INTRODUCTION
Compromised hand dexterity represents the predominant and early manifestations observed in degenerative cervical myelopathy (DCM), commonly referred to as myelopathy hand [1-3]. The 10-second grip and release (10-s G&R) test plays a pivotal role in evaluating dexterity [3,4]. Ono et al. [3] firstly introduced the 10-s G&R test and demonstrated that fewer than 20 G&R cycles within 10 seconds indicate symptomatic signs in DCM. However, the 10-s G&R test, though simple for clinical use, exhibits interobserver variability when counted by naked eyes [3]. Various assessment modes, such as Leap Motion sensors [5-7] and wisegloves integrated with virtual reality [8], have been developed to detect variations in hand dexterity based on the 10-s G&R test. However, the need for additional specialized equipment is less convenient and accessible for patients, hindering their widespread adoption and suitability for routine monitoring. Recently, the study by Ibara et al. presented a smartphone-based recording system for the 10-s G&R test, demonstrating its effectiveness in accurately screening for DCM. Nevertheless, given the limited statistical power inherent in such a small sample size, comprising only 22 DCM patients and 17 controls [9], further research will be crucial to firmly establish the clinical utility and determine its generalizability across heterogeneous DCM populations. Currently, a widely accepted, easily accessible, effective, and replicable evaluation method for clinical application is lacking. Recently, our team proposed the 3D-MobileNetV2 model, employing convolutional neural networks, which has achieved 97.4% accuracy in counting G&R cycles [10]. Significantly, our approach eliminates the need for additional equipment, enhances accessibility, and can be utilized in a variety of settings.

## [Extracted data]
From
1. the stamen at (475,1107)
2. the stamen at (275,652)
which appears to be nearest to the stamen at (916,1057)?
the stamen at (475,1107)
--
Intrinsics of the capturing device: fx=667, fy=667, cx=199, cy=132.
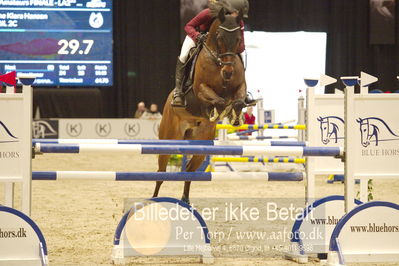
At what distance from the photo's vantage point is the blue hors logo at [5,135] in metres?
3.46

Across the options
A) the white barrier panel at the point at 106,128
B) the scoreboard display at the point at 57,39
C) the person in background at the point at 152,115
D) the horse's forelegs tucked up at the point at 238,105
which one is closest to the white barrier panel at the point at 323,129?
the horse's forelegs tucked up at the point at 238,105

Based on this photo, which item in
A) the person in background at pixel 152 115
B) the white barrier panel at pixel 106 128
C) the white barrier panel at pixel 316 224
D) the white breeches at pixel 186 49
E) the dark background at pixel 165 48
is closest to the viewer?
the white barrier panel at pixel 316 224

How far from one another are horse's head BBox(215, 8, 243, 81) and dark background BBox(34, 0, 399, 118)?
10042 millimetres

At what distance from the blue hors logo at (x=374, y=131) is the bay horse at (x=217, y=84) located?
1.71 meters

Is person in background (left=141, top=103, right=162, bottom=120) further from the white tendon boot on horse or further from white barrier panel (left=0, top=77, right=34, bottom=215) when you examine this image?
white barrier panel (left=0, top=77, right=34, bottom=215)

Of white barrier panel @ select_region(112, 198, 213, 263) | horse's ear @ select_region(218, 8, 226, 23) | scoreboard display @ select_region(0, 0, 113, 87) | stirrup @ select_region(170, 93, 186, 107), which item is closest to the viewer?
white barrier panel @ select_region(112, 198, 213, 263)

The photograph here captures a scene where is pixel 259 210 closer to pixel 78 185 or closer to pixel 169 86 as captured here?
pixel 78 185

## [Exercises]
**A.** Condense the paragraph of the introduction that begins "Compromised hand dexterity represents" into a bulleted list that keeps its main facts.
**B.** According to the introduction, why is further research needed on the smartphone-based recording system presented by Ibara et al.?
The rows come from a different source than the introduction.

## [Numbered responses]
**A.**
- Impaired hand dexterity, called myelopathy hand, is a predominant and early sign of degenerative cervical myelopathy (DCM).
- The 10-second grip and release (10-s G&R) test is central to assessing dexterity. Ono et al. introduced it and showed that fewer than 20 cycles in 10 seconds indicate symptomatic DCM.
- The test is simple, but counting by eye varies between observers.
- Leap Motion sensors and wisegloves with virtual reality can detect changes in dexterity. However, they need specialized equipment, which limits their wide adoption and routine use.
- Ibara et al. showed that a smartphone recording system screens accurately for DCM. Their sample was small (22 patients, 17 controls), so more research is needed.
- No widely accepted, accessible, effective, and replicable clinical method currently exists.
- The authors' 3D-MobileNetV2 convolutional neural network model counts G&R cycles with 97.4% accuracy. It needs no extra equipment and can be used in many settings.

**B.** The study included only 22 DCM patients and 17 controls, and this small sample limits its statistical power. More research is needed to firmly establish the system's clinical utility and to determine whether it generalizes across heterogeneous DCM populations.